■ **Page excerpt**
:::::

# Local HD in San Diego?



## guyravad (Sep 10, 2002)

Does anyone know approximately when local HD's will be available in San Diego on Dish?


----------



## davidxlai (Jan 21, 2006)

They won't tell you. Heck, they won't even say when San Francisco, which is a much bigger market than San Diego, will have it. All they say is that they will let us know when it is available.


----------



## BobaBird (Mar 31, 2002)

Both are on the slate for the 2nd quarter of 2006.
See http://ekb.dbstalk.com/hdlocal.htm


----------



## nospam (Sep 28, 2005)

davidxlai said:


> They won't tell you. Heck, they won't even say when San Francisco, which is a much bigger market than San Diego, will have it. All they say is that they will let us know when it is available.


I always was under impression, that San Diego is a second largest city in Califonia - much bigger, than SF.


----------



## tsmacro (Apr 28, 2005)

nospam said:


> I always was under impression, that San Diego is a second largest city in Califonia - much bigger, than SF.

:::::

Reproduce word for word everything in the San Diego local HD thread from "## davidxlai (Jan" down to "(Mar 31, 2002)".

:::::

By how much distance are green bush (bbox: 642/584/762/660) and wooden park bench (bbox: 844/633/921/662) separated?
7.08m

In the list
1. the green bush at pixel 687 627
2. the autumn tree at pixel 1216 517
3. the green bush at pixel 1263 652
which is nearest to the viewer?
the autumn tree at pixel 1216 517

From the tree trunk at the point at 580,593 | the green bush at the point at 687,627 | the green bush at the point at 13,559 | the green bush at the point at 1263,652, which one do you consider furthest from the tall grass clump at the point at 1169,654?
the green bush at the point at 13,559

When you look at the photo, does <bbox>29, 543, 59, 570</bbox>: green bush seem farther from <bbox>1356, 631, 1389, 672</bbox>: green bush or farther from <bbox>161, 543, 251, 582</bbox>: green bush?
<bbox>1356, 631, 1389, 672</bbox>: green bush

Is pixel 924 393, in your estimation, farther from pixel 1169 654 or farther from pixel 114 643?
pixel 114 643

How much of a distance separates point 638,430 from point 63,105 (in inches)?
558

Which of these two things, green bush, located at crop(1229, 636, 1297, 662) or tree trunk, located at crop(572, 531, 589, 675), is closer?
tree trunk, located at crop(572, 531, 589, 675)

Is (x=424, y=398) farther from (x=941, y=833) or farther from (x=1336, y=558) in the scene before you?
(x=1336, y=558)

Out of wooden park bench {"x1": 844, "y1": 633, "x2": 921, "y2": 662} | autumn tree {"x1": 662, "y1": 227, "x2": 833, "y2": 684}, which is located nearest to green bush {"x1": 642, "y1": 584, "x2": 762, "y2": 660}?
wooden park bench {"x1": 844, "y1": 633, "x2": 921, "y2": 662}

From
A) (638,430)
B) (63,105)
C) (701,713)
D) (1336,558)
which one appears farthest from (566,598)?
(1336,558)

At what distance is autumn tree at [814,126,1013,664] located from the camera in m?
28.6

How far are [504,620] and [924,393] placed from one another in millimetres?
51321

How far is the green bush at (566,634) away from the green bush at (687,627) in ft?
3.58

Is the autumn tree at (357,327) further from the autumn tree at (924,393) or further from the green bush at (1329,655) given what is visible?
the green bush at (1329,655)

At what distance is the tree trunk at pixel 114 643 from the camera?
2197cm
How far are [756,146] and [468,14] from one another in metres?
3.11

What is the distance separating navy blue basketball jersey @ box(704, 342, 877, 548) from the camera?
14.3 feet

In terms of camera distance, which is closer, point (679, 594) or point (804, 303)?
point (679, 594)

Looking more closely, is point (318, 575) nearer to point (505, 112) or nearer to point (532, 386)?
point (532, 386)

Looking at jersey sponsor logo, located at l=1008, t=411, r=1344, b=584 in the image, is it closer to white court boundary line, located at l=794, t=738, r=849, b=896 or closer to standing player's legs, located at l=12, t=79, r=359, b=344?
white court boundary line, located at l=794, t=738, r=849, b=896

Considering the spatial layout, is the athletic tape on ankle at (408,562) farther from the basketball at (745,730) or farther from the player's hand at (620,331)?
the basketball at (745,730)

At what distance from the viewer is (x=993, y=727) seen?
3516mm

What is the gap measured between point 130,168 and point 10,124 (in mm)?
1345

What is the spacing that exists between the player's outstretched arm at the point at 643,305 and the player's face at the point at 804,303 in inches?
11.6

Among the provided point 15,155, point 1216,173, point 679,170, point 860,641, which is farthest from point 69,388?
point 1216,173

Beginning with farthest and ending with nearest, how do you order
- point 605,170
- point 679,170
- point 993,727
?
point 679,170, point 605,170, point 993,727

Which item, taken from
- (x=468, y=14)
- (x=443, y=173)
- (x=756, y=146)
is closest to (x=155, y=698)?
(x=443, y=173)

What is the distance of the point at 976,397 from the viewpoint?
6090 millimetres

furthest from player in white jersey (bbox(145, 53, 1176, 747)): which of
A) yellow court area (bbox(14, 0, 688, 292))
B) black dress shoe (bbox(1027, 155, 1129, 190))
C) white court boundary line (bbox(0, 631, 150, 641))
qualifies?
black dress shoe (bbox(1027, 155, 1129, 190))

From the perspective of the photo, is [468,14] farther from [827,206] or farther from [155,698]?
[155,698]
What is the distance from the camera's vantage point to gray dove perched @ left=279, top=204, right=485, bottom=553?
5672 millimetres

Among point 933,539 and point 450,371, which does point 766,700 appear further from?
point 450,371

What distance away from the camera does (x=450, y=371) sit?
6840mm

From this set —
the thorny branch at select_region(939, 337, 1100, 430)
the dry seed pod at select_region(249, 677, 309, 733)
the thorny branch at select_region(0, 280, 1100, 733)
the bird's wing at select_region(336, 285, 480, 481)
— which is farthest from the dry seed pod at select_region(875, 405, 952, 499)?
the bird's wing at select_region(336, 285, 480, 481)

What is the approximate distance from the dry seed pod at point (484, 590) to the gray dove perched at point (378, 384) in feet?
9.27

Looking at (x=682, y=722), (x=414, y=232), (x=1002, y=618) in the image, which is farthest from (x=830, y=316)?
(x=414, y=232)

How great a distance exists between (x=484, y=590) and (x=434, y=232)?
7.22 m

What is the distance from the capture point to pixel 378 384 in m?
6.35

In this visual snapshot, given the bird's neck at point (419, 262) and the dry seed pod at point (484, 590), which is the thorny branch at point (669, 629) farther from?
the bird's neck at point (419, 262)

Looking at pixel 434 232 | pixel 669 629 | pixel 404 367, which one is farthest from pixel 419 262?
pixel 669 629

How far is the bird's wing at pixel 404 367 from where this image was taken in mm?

:::::

■ **Solution**
## davidxlai (Jan 21, 2006)

They won't tell you. Heck, they won't even say when San Francisco, which is a much bigger market than San Diego, will have it. All they say is that they will let us know when it is available.


----------



## BobaBird (Mar 31, 2002)